• [TEXT SHOWN]:
--- START ---
The Virgin London Marathon will take place on 4th October as an elite only race with a virtual race option for the mass field. The 2021 race will move to October.
Elite races for men, women and wheelchair athletes will take place on an enclosed looped course in St James’s Park in a secure ‘biosphere’and times will be eligible for Olympic qualification. Spectators will not be present with the race live on the BBC.
The race has confirmed that the head-to-head between Eliud Kipchoge and Kenenisa Bekele will still take place and Brigid Kosgei will head the women’s elite race. The wheelchair field will include the likes of David Weir and Manuela Schär.
Questions remain over Tokyo qualification
Following the recent World Athletics announcement opening up the Tokyo qualification window to include September – November races questions still remain around GB athletes’ route to the games.
Thus far Callum Hawkins is the only qualified marathoner for the Games and British Athletics have recently confirmed they intended to still proceed with a trial race in April 2021. How this now works with VLM moving to October in 2021 remains to be seen.
Mass race moves to October 2021
After months of anticipation the news will be disappointing if not surprising to the thousands of non elite athletes due to take part this year. The race has confirmed that runners can defer they place to a future London Marathon in 2021, 2022 or 2023.
Organisers, who have been integral to the development of guidance which has allowed the commitment of smaller road races, say the move of the 2021 race to 3rd October was to allow the very best chance of a full mass race taking place.
“We have been working for months on a number of different scenarios with the health and safety of our runners, our charities, our sponsors, our volunteers, our medics, our communities and our city always our priority,” said Hugh Brasher, Event Director of the Virgin Money London Marathon.
The biggest challenges were not those involving participants but the multiple issues of managing spectators, ensuring the emergency services had access across London with the recent changes to the roadscape, the increased likelihood of a second spike that has led to the recent cancellation of spectator trials at major events and the ongoing concern about the pressure even a reduced size mass participation marathon might put on the NHS.
Despite all our efforts, the fantastic support from all of our partners and the progress that has been made on planning for the return of smaller mass participation events that are not on the roads, it has not been possible to go ahead with a mass socially distanced walk or run.”
Virtual race option
Everyone with a place in the 2020 event will still have the chance to take part in the 40th Race by running the marathon distance from home or anywhere in the world on the course of their choice said a London Marathon press release.
Participants in the 2020 Virgin Money London Marathon will have 24 hours to complete the 26.2 miles, from 00:00 to 23:59 on Sunday 4 October. They can run, walk, take breaks and log their race on a new London Marathon app being developed by event partner TCS.
--- END ---
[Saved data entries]
--- START ---
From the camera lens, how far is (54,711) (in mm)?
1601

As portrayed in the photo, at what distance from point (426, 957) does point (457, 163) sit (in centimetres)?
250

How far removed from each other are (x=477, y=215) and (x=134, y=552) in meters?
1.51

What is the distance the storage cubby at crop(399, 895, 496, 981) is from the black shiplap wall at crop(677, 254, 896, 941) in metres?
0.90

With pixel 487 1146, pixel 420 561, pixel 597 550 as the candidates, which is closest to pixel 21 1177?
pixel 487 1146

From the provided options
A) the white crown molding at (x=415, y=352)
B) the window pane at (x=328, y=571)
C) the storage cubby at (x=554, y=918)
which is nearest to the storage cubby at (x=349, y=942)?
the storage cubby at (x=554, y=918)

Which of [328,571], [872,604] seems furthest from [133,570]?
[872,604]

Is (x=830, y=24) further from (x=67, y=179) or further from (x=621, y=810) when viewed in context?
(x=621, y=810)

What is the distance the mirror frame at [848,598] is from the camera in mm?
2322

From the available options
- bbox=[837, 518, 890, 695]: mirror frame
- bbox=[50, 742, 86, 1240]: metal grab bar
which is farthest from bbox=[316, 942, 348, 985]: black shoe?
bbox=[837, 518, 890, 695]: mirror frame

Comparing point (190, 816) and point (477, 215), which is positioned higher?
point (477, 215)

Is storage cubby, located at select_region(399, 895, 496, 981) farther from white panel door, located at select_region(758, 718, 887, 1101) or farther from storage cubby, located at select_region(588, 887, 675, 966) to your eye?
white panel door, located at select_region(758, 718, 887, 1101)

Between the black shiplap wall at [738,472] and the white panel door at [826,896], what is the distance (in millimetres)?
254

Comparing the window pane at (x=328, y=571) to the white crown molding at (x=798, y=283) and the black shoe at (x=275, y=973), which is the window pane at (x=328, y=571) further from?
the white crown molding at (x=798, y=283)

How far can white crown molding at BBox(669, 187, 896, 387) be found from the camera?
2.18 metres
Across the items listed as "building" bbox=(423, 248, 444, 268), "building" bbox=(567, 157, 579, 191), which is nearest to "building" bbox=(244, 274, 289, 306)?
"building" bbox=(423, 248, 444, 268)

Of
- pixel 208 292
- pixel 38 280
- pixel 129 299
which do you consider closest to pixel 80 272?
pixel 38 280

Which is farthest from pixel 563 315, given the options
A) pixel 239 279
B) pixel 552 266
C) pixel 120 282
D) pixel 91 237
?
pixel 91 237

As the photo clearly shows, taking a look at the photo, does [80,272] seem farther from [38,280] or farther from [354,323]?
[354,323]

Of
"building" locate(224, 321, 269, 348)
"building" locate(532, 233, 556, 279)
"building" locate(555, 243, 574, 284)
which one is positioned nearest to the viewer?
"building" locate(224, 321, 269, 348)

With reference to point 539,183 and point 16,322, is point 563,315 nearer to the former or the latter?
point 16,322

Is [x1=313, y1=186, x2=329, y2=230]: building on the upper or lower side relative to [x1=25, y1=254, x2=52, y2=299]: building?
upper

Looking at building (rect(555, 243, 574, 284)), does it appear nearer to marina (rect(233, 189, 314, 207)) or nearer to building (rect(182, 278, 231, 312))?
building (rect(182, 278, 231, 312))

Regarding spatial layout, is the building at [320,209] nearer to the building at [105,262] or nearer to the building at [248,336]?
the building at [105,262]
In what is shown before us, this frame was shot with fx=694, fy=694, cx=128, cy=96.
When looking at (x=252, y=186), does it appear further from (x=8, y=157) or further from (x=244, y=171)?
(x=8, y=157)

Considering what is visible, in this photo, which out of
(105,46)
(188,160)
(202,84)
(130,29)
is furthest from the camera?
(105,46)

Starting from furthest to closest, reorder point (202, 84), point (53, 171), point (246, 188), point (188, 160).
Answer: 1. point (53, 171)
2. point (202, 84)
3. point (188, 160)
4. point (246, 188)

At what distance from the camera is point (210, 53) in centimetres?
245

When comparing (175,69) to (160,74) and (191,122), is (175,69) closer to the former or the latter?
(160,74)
--- END ---
--- START ---
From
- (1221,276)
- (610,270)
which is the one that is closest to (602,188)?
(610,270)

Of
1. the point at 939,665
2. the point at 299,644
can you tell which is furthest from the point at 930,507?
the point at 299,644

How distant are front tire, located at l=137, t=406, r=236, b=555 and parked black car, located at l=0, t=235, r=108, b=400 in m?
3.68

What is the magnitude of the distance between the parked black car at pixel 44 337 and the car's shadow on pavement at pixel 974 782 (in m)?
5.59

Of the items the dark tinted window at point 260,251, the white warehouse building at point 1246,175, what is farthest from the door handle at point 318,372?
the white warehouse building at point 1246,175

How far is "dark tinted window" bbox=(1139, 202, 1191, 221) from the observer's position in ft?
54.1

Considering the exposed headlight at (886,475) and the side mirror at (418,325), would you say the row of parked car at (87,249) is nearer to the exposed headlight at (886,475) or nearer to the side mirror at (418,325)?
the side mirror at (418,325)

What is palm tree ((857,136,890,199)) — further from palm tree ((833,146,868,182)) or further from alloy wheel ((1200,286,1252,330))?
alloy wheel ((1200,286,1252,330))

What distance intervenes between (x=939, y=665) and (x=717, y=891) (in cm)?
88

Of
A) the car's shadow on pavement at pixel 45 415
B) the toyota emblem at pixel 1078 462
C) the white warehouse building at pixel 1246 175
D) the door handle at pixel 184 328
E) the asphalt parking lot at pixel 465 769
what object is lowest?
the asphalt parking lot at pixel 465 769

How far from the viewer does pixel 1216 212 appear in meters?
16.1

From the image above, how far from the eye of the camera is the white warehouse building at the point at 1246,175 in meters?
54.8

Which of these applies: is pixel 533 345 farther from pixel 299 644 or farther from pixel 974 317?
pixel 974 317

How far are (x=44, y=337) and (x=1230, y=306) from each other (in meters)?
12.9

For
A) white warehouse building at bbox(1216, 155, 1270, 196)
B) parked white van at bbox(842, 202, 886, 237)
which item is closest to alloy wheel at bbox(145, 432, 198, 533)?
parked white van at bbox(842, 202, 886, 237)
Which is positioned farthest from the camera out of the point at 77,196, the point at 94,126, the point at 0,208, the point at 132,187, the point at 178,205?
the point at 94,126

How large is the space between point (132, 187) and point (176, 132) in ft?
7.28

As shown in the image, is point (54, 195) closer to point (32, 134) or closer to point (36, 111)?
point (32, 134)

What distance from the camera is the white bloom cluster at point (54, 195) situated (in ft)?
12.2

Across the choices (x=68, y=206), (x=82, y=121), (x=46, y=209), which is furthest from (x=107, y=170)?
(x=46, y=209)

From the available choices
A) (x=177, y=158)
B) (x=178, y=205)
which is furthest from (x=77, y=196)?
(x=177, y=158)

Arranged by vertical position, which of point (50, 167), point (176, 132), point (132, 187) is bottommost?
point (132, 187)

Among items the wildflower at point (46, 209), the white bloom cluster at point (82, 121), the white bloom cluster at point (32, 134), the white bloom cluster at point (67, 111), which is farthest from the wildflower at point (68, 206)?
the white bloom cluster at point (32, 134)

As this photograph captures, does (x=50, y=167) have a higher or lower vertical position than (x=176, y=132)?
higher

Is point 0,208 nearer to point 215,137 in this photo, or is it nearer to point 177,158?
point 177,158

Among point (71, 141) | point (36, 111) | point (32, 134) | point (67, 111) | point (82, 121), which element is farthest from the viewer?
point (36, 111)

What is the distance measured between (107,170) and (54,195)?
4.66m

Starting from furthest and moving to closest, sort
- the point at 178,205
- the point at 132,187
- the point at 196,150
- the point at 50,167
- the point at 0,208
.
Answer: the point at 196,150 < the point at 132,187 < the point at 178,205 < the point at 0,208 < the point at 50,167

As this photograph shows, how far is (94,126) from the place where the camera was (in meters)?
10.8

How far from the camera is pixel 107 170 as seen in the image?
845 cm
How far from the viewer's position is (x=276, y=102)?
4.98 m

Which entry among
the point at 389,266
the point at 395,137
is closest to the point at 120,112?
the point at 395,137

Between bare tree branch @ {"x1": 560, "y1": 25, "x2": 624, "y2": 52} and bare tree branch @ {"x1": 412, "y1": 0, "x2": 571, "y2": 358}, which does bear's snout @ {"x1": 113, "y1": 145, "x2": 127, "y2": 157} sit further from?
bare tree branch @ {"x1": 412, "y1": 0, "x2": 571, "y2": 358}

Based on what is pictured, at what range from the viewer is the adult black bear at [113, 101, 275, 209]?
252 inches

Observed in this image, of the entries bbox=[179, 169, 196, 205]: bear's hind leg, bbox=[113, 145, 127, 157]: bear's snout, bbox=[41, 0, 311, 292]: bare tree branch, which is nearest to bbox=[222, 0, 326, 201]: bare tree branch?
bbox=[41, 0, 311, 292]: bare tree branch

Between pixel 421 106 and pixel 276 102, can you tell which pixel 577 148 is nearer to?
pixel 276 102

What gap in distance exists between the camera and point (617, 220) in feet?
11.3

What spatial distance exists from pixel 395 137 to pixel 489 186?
--- END ---
--- START ---
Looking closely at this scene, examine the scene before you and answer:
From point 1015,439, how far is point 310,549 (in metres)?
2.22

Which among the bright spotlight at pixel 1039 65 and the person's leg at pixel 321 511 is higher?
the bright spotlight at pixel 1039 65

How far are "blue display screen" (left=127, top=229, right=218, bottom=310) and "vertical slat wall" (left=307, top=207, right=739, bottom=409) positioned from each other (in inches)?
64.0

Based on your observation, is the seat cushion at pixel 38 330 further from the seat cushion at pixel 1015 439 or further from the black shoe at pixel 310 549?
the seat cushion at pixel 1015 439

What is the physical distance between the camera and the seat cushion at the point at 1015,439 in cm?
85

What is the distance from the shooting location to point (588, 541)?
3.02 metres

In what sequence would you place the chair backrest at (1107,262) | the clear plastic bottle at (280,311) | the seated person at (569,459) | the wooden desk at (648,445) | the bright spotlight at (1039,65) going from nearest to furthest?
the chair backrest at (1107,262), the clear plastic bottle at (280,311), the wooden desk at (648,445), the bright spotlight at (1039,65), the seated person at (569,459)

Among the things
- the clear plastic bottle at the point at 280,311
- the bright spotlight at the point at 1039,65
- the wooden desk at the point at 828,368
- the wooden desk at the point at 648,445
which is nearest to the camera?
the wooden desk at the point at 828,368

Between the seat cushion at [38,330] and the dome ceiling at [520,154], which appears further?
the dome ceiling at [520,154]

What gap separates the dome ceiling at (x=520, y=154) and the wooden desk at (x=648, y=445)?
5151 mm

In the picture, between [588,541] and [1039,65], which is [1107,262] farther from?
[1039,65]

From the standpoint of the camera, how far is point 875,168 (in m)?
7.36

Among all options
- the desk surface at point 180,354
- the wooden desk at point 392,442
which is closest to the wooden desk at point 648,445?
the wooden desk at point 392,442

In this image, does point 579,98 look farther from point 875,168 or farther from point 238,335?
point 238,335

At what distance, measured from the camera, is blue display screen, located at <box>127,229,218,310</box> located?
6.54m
--- END ---
• [PROBLEM DESCRIPTION]: Update the stretch of the marathon report from "The Virgin London" through "on the BBC.", putting "Olympic selection" in place of "Olympic qualification". The records have nothing to do with this.

• [RESPONSE TO THE EXERCISE]:
The Virgin London Marathon will take place on 4th October as an elite only race with a virtual race option for the mass field. The 2021 race will move to October.
Elite races for men, women and wheelchair athletes will take place on an enclosed looped course in St James’s Park in a secure ‘biosphere’and times will be eligible for Olympic selection. Spectators will not be present with the race live on the BBC.